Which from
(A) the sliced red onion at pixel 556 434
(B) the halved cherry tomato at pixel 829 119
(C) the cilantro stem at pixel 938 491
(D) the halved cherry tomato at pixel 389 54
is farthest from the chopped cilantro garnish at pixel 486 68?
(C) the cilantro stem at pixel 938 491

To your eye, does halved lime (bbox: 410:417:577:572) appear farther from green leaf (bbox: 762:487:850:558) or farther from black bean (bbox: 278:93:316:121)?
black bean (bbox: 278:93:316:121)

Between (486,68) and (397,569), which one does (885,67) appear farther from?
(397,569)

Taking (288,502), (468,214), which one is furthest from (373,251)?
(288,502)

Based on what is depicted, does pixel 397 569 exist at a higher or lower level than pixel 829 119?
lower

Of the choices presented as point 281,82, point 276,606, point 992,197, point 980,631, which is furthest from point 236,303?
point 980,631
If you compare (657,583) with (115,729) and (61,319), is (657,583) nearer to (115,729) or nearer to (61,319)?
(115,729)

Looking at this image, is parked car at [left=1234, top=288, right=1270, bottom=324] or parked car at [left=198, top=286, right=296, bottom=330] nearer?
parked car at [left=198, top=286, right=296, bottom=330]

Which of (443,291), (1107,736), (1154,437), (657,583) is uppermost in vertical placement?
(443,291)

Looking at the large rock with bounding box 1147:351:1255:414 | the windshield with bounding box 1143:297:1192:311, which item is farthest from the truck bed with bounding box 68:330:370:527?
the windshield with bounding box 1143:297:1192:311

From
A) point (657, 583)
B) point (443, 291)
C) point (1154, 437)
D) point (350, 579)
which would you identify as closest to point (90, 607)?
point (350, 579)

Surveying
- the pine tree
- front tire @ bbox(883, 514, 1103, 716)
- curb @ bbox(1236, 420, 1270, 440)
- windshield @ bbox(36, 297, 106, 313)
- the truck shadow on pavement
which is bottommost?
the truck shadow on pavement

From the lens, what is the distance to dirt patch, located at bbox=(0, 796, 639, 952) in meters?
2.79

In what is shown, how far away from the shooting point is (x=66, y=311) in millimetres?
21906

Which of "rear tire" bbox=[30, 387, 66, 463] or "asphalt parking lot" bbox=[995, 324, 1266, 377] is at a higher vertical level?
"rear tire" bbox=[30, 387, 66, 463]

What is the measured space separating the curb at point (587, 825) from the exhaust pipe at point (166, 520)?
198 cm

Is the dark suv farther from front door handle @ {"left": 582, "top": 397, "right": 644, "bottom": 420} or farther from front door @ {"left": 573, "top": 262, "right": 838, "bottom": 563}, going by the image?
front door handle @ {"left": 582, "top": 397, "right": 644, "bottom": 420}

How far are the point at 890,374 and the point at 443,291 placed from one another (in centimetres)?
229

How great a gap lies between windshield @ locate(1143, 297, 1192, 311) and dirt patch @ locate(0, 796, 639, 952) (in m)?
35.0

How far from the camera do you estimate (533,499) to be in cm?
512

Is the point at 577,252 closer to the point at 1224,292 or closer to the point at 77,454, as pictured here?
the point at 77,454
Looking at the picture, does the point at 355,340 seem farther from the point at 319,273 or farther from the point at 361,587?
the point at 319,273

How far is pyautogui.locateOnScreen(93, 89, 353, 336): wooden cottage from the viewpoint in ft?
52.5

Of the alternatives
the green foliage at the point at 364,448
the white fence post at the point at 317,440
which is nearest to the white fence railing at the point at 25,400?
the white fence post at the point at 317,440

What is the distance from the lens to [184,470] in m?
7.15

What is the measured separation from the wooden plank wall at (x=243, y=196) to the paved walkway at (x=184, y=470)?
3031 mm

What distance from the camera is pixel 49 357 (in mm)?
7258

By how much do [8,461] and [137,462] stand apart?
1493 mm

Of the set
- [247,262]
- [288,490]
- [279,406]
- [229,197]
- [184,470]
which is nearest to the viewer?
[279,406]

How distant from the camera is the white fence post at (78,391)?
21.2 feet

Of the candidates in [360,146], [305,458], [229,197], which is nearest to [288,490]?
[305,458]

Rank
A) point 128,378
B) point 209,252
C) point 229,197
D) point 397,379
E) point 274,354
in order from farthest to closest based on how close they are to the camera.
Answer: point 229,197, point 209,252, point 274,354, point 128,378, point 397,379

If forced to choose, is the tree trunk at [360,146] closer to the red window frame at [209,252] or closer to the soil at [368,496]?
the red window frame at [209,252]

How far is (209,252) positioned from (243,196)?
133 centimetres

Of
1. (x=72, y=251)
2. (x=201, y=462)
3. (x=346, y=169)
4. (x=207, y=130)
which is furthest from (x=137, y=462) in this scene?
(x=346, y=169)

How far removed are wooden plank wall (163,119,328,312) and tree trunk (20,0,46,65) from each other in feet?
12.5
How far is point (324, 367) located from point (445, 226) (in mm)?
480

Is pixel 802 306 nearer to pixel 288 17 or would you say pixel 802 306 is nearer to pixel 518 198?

▬▬▬▬▬▬▬▬▬▬

§ WHAT THIS TASK INVOLVES
Rewrite all of the records above with every "halved cherry tomato" replaced by "cherry tomato half", leaving everything else unchanged.

§ COMPLETED EXERCISE
Which from
(A) the sliced red onion at pixel 556 434
(B) the cherry tomato half at pixel 829 119
(C) the cilantro stem at pixel 938 491
(D) the cherry tomato half at pixel 389 54
is farthest from the chopped cilantro garnish at pixel 486 68?
(C) the cilantro stem at pixel 938 491

To your eye, does halved lime (bbox: 410:417:577:572) appear farther from green leaf (bbox: 762:487:850:558) or farther from black bean (bbox: 278:93:316:121)?
black bean (bbox: 278:93:316:121)

Between (486,68) and (397,569), which one does (885,67) appear farther from?
(397,569)

Taking (288,502), (468,214), which one is furthest from (373,251)?
(288,502)

Based on what is depicted, does pixel 397 569 exist at a higher or lower level than pixel 829 119?
lower

Of the choices presented as point 281,82, point 276,606, point 992,197, point 980,631, which is furthest from point 236,303?
point 980,631
If you compare (657,583) with (115,729) and (61,319), is (657,583) nearer to (115,729) or nearer to (61,319)?
(115,729)

Looking at this image, is parked car at [left=1234, top=288, right=1270, bottom=324] or parked car at [left=198, top=286, right=296, bottom=330] nearer?
parked car at [left=198, top=286, right=296, bottom=330]

Which of (443,291), (1107,736), (1154,437), (657,583) is uppermost in vertical placement?
(443,291)

Looking at the large rock with bounding box 1147:351:1255:414 | the windshield with bounding box 1143:297:1192:311, which item is farthest from the truck bed with bounding box 68:330:370:527?
the windshield with bounding box 1143:297:1192:311

From
A) point (657, 583)
B) point (443, 291)
C) point (1154, 437)
D) point (350, 579)
which would you identify as closest to point (90, 607)?
point (350, 579)

Surveying
- the pine tree
- front tire @ bbox(883, 514, 1103, 716)
- curb @ bbox(1236, 420, 1270, 440)
- windshield @ bbox(36, 297, 106, 313)
- the truck shadow on pavement
which is bottommost?
the truck shadow on pavement

From the lens, what is the distance to dirt patch, located at bbox=(0, 796, 639, 952) in meters?
2.79

In what is shown, how far away from the shooting point is (x=66, y=311) in millimetres?
21906

Which of "rear tire" bbox=[30, 387, 66, 463] or "asphalt parking lot" bbox=[995, 324, 1266, 377] is at a higher vertical level?
"rear tire" bbox=[30, 387, 66, 463]

What is the measured space separating the curb at point (587, 825) from the exhaust pipe at point (166, 520)?
198 cm

Is the dark suv farther from front door handle @ {"left": 582, "top": 397, "right": 644, "bottom": 420} or farther from front door @ {"left": 573, "top": 262, "right": 838, "bottom": 563}, going by the image?
front door handle @ {"left": 582, "top": 397, "right": 644, "bottom": 420}

How far are the point at 890,374 and the point at 443,291 placed from one another (in centimetres)?
229

How great a gap lies between windshield @ locate(1143, 297, 1192, 311) and dirt patch @ locate(0, 796, 639, 952) (in m)?
35.0

How far from the camera do you estimate (533,499) to be in cm?
512

Is the point at 577,252 closer to the point at 1224,292 or closer to the point at 77,454, as pictured here?
the point at 77,454
Looking at the picture, does the point at 355,340 seem farther from the point at 319,273 or farther from the point at 361,587?
the point at 319,273

How far is pyautogui.locateOnScreen(93, 89, 353, 336): wooden cottage from the viewpoint in ft?
52.5

Of the alternatives
the green foliage at the point at 364,448
the white fence post at the point at 317,440
which is nearest to the white fence railing at the point at 25,400?
the white fence post at the point at 317,440

What is the distance from the lens to [184,470] in m?
7.15

What is the measured separation from the wooden plank wall at (x=243, y=196) to the paved walkway at (x=184, y=470)?
3031 mm

What distance from the camera is pixel 49 357 (in mm)?
7258

By how much do [8,461] and [137,462] stand apart?
1493 mm

Of the set
- [247,262]
- [288,490]
- [279,406]
- [229,197]
- [184,470]
which is nearest to the viewer?
[279,406]

How distant from the camera is the white fence post at (78,391)?
21.2 feet

Of the candidates in [360,146], [305,458], [229,197], which is nearest to [288,490]?
[305,458]

Rank
A) point 128,378
B) point 209,252
C) point 229,197
D) point 397,379
E) point 274,354
in order from farthest to closest based on how close they are to the camera.
Answer: point 229,197, point 209,252, point 274,354, point 128,378, point 397,379

If forced to choose, is the tree trunk at [360,146] closer to the red window frame at [209,252] or closer to the soil at [368,496]?
the red window frame at [209,252]

How far is (209,252) positioned from (243,196)?
133 centimetres

Of
1. (x=72, y=251)
2. (x=201, y=462)
3. (x=346, y=169)
4. (x=207, y=130)
which is furthest from (x=137, y=462) in this scene?
(x=346, y=169)

How far removed are wooden plank wall (163,119,328,312) and tree trunk (20,0,46,65) from each other in feet?
12.5
How far is point (324, 367) located from point (445, 226) (in mm)?
480

Is pixel 802 306 nearer to pixel 288 17 or would you say pixel 802 306 is nearer to pixel 518 198?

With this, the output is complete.